■ Brief
Reproduce exactly only the lines from the line that holds "DVD Profiler (App)" to the line that holds "Top 10 US Digital", inclusive, in the listing below, and please leave out every picture.

■ The input
▶

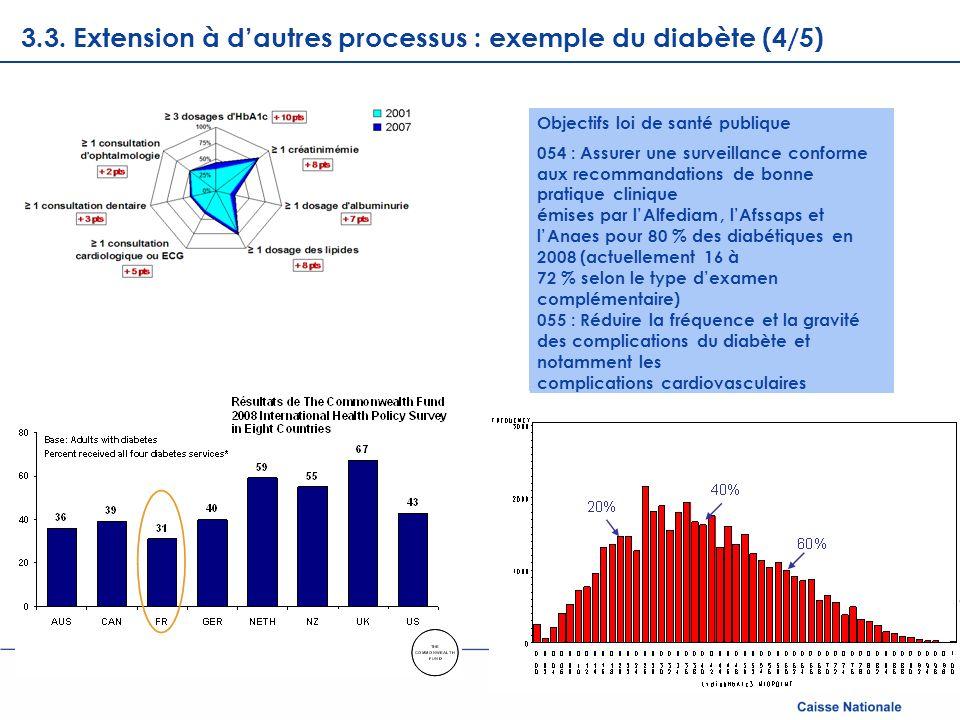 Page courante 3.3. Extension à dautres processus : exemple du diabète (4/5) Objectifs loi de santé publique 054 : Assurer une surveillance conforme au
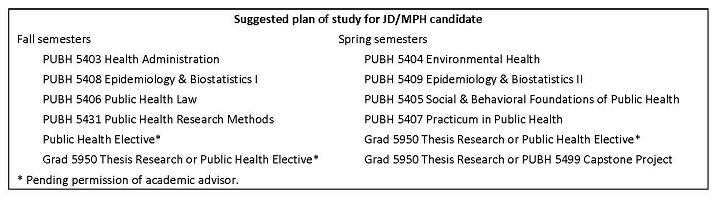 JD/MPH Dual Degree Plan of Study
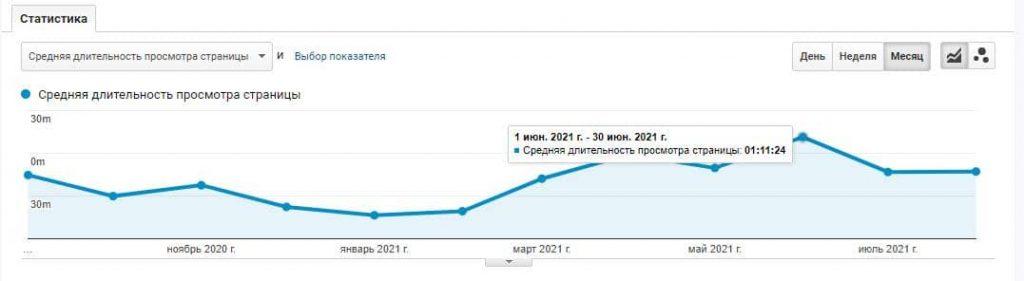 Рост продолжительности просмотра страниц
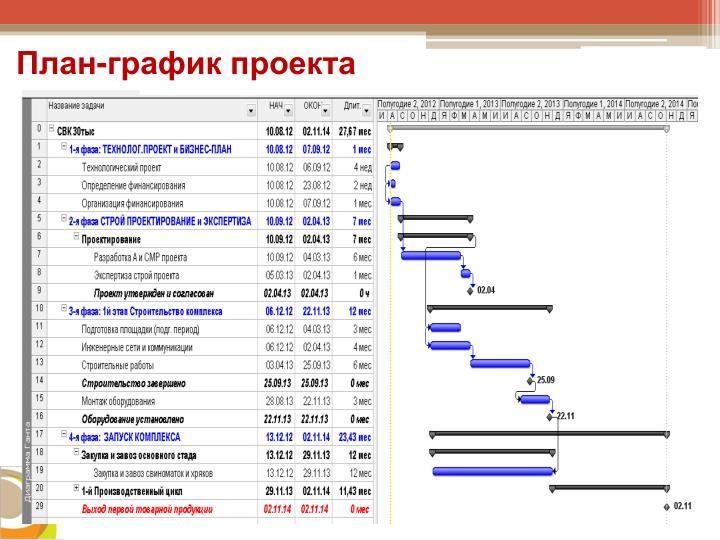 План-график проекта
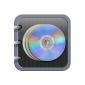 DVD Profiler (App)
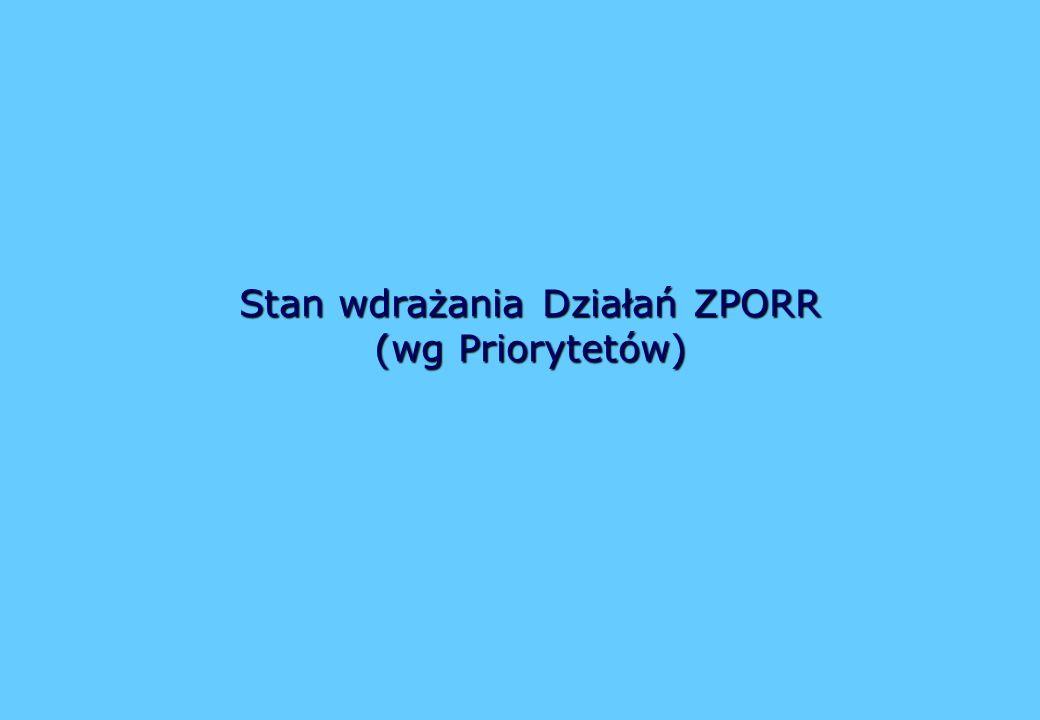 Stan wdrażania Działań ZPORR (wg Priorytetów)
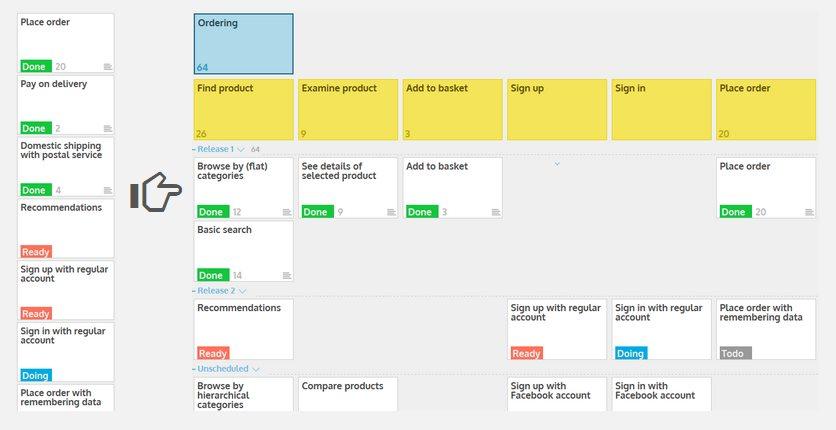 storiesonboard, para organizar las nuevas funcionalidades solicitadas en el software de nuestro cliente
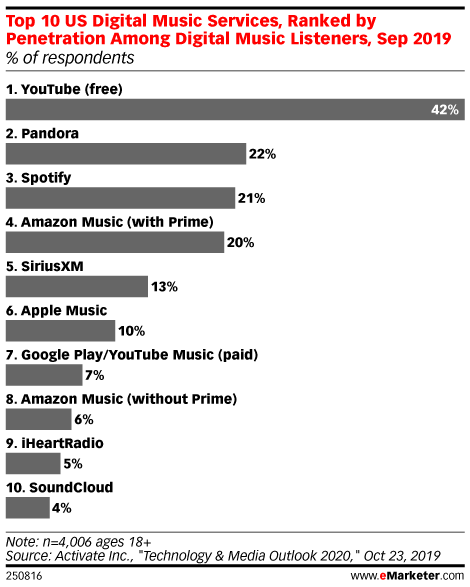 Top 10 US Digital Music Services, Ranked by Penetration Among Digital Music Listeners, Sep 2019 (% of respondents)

◀
▶

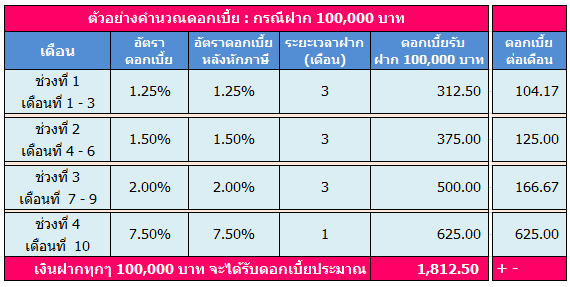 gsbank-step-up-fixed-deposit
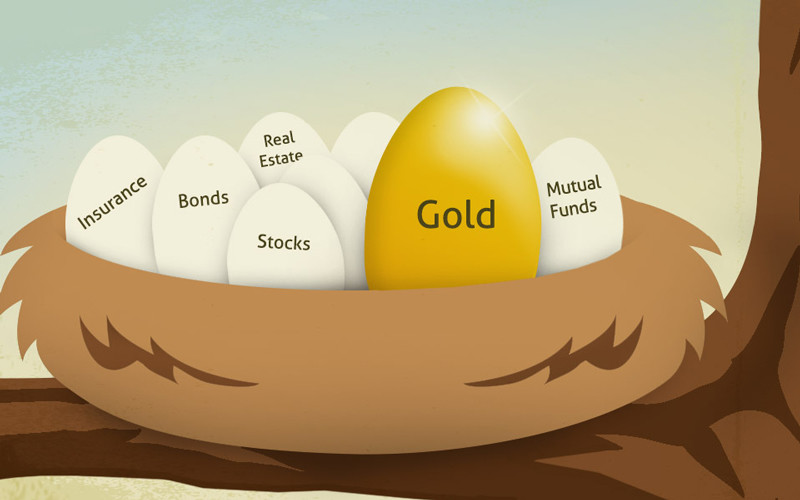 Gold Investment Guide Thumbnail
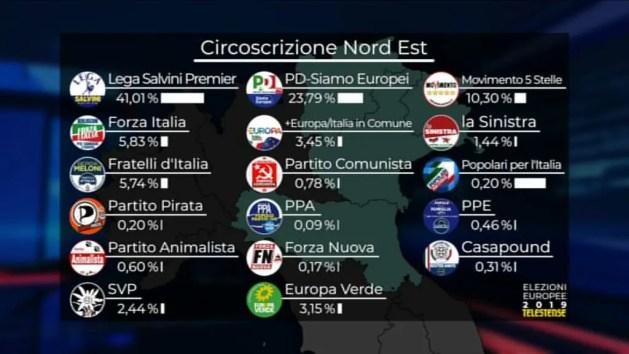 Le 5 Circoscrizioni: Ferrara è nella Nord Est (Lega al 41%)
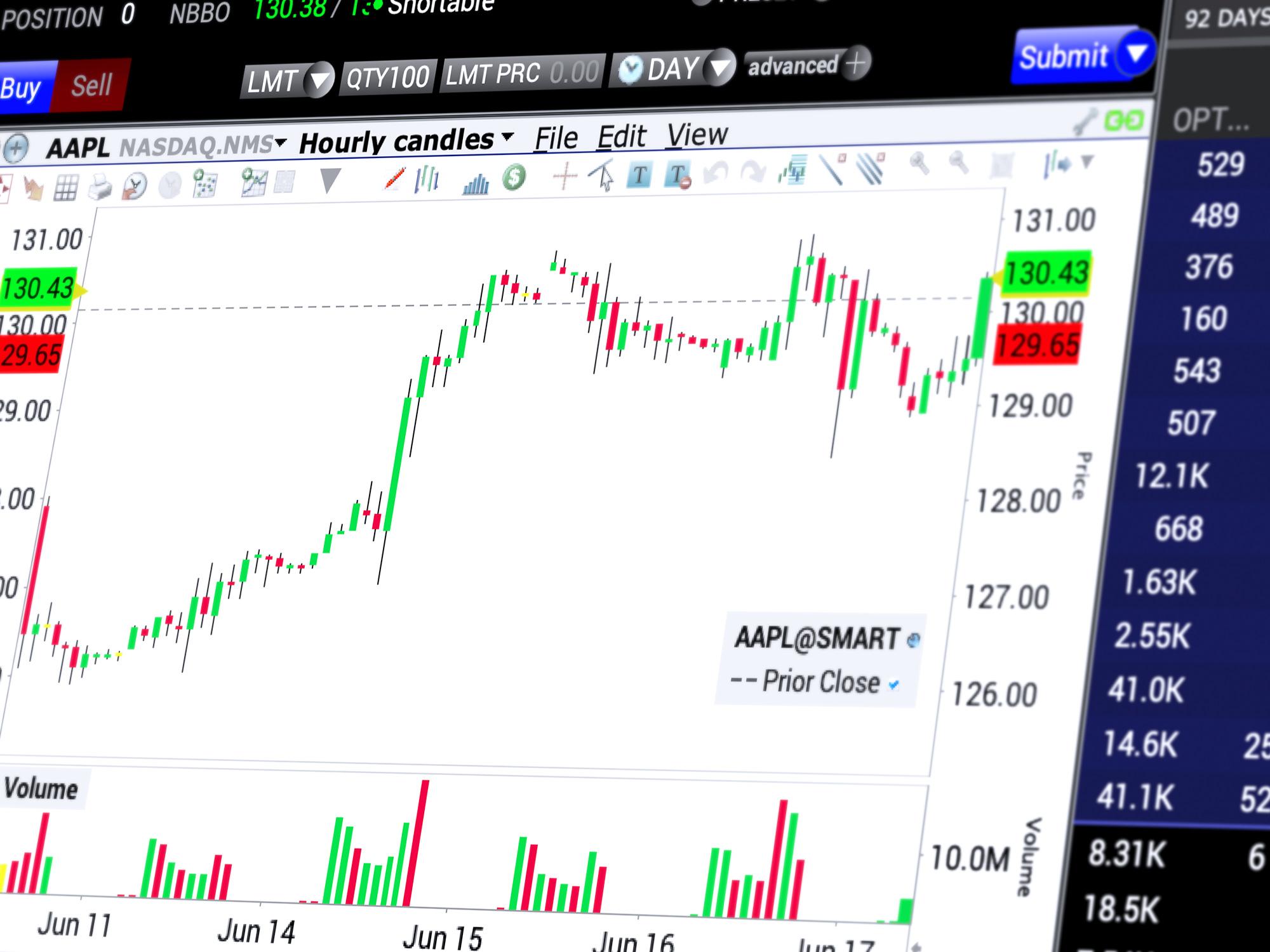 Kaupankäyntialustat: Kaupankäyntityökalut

◀
▶

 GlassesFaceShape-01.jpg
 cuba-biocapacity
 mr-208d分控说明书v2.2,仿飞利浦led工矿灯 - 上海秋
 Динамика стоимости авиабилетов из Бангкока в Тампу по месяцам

◀

■ Final answer
 DVD Profiler (App)
 Stan wdrażania Działań ZPORR (wg Priorytetów)
 storiesonboard, para organizar las nuevas funcionalidades solicitadas en el software de nuestro cliente
 Top 10 US Digital Music Services, Ranked by Penetration Among Digital Music Listeners, Sep 2019 (% of respondents)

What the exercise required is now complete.